A strong point in any cult film like Khosla Ka Ghosla! is the dialogues. Jaideep Sahni's script contains many memorable scenes that mark the film out as a cult classic. One that stays in the mind is that of Chiraunjilal (Parvin Dabas) sharing a drink with his father for the first time. Though the audience, and perhaps even the father, knows that Chiraunji is no amateur at drinking, the father goes through the ritual of telling him to 'hold the drink'.

Another fantastic sequence is when Navin Nischol's confident actor playing a millionaire shuts up an over-friendly broker by asking, 'Aap chup rehne ka kya lenge? [What would you charge to shut up?]'

The USP of the dialogues also lies in the difficulty of translating them into any other culture.

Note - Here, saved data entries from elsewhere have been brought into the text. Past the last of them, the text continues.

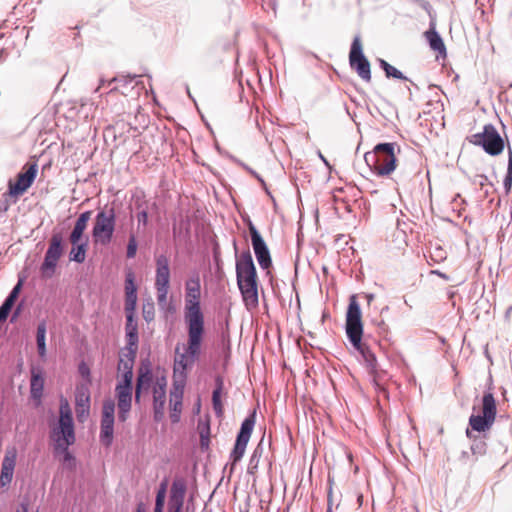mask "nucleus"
I'll use <instances>...</instances> for the list:
<instances>
[{
	"label": "nucleus",
	"instance_id": "obj_1",
	"mask_svg": "<svg viewBox=\"0 0 512 512\" xmlns=\"http://www.w3.org/2000/svg\"><path fill=\"white\" fill-rule=\"evenodd\" d=\"M188 341L183 352L179 347L175 349L173 366L174 385L184 387L187 378V370L191 369L201 353V345L204 328L187 327Z\"/></svg>",
	"mask_w": 512,
	"mask_h": 512
},
{
	"label": "nucleus",
	"instance_id": "obj_2",
	"mask_svg": "<svg viewBox=\"0 0 512 512\" xmlns=\"http://www.w3.org/2000/svg\"><path fill=\"white\" fill-rule=\"evenodd\" d=\"M50 439L53 442V452L56 456H63L66 452H69V447L75 443L72 412L65 399L60 402L59 420L57 425L50 430Z\"/></svg>",
	"mask_w": 512,
	"mask_h": 512
},
{
	"label": "nucleus",
	"instance_id": "obj_3",
	"mask_svg": "<svg viewBox=\"0 0 512 512\" xmlns=\"http://www.w3.org/2000/svg\"><path fill=\"white\" fill-rule=\"evenodd\" d=\"M236 276L239 290L247 307L258 304L256 268L250 251H245L236 261Z\"/></svg>",
	"mask_w": 512,
	"mask_h": 512
},
{
	"label": "nucleus",
	"instance_id": "obj_4",
	"mask_svg": "<svg viewBox=\"0 0 512 512\" xmlns=\"http://www.w3.org/2000/svg\"><path fill=\"white\" fill-rule=\"evenodd\" d=\"M201 283L196 273L185 283L184 320L187 327L204 328V315L200 306Z\"/></svg>",
	"mask_w": 512,
	"mask_h": 512
},
{
	"label": "nucleus",
	"instance_id": "obj_5",
	"mask_svg": "<svg viewBox=\"0 0 512 512\" xmlns=\"http://www.w3.org/2000/svg\"><path fill=\"white\" fill-rule=\"evenodd\" d=\"M170 287V268L169 259L161 254L156 258V276L155 289L157 293V304L159 310L167 318L176 311L172 302L168 301V293Z\"/></svg>",
	"mask_w": 512,
	"mask_h": 512
},
{
	"label": "nucleus",
	"instance_id": "obj_6",
	"mask_svg": "<svg viewBox=\"0 0 512 512\" xmlns=\"http://www.w3.org/2000/svg\"><path fill=\"white\" fill-rule=\"evenodd\" d=\"M116 229V211L114 204L105 205L95 216L92 238L96 245L107 246L111 243Z\"/></svg>",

For instance, when Anupam Kher's rajma-eating Uncleji tries a pizza for the first time, he asks his flustered wife, 'Koi chutney wagairah hai kya? [Any condiment to go with this?]' Lines like these are what made Anupam Kher say at the interview, "Khosla Ka Ghosla! is and will always be Dibakar and Jaideep’s Saaransh." The reference was to Kher's own debut in Mahesh Bhatt's acclaimed film Saaransh (1984).

The film was an underdog tale throughout. With no item song, no love story, and no prominent box-office star, there were few producers betting on the film. The year 2006 saw the release of Dhoom 2, Rang De Basanti, and Lage Raho Munna Bhai. In keeping with its middle-class theme, Khosla Ka Ghosla! got decent appreciation and reward on the big screen, but only really succeeded on the small screen. At a later interview with the Film Companion website, the director admitted as much, saying the film's success was marked down entirely to "repeated runs on television and through home entertainment sales".

Banerjee went on to direct another cult middle-class black comedy, Oye Lucky! Lucky Oye! (2008). Like Khosla Ka Ghosla!, the film dealt with the unsettled middle class subverting the law to achieve its ambitions. It was a sign of the brazenness that first found expression in the subtle comedies of Hrishikesh Mukherjee and Basu Chatterji. Except, now there was no reason to be subtle.